I’ve written before about the problems of a singular ‘you must predict’ the future mindset in the media. With that mindset in hand I was reading CJR (Columbia Journalism Review) recent cover story ‘Power Problem’about how the business press failed to challenge the institutions that brought down the financial system. Now if I ignore the fact that I think the author misunderstand the roots of the crisis (which I would argue are global imbalance not the US financial system…the US financial system facilitate the problem but did not cause it) and focus on his point that the media did not put the problems in our face, I find myself reflecting on a problem. In a world where traditional press media is dieing (in part because of bloggers who write commentary as a hobby not a job) how do we incentive truth discovery. Is this (and to what degree) damaging to our democracy?
The first thing that jumps at me is that market itself.
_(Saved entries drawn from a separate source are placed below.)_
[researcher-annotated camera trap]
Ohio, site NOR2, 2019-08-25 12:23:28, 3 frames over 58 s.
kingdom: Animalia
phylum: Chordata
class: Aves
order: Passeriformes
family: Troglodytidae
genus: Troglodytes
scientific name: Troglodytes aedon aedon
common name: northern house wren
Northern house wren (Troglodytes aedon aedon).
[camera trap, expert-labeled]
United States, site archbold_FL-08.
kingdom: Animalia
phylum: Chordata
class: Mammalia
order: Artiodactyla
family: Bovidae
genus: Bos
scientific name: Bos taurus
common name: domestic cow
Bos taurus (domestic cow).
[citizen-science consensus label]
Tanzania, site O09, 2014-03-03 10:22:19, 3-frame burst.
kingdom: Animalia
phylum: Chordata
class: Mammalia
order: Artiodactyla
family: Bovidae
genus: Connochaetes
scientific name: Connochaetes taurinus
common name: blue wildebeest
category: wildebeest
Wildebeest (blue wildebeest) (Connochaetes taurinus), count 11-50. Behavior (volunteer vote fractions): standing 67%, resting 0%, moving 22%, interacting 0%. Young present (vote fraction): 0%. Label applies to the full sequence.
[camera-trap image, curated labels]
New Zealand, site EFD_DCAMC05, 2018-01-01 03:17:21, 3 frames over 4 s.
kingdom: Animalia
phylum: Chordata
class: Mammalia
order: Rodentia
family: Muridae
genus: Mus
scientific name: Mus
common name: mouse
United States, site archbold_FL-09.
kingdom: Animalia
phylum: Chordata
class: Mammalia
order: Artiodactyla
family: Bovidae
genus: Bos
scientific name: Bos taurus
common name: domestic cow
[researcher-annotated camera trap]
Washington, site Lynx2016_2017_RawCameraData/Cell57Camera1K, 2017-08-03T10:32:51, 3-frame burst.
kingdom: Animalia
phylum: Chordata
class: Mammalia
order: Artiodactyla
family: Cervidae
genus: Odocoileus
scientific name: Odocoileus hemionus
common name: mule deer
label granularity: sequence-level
The players who took credit away from the system in the form of shorting sub-prime mortgages did us a favor by making the problem smaller (although trivially so) than it otherwise would have been (an inverse example of this it that the Internet bubble in equities happened in large part because the shorts were gone…for the moment ignore the circular problem there). These players were rewarded and in a large way. The same thing is true of short sellers of the sub prime mortgage companies. One problem with this path is that these players are demonized not encouraged. We should think about policy which make shorting or taking a negative view easier not harder (Here’s the tough question: how do we politically insulate this?).
Is this enough? No, because not everything can be shorted. Corruption in politics and private fly by night shops are essential ‘private’ enterprise but can’t be sold short; so who cares about information discovery. There is still a new market for cracking big stories but maybe we should think about policy which enable recover for the investigator. Your first question might be ‘will this make the NYTimes like a treasure hunter guild?’ Maybe, but would that be bad. Depends…it is complicated and hard to see how it plays out but it would be an disaster if it made NYTimes into a lawyers hen house.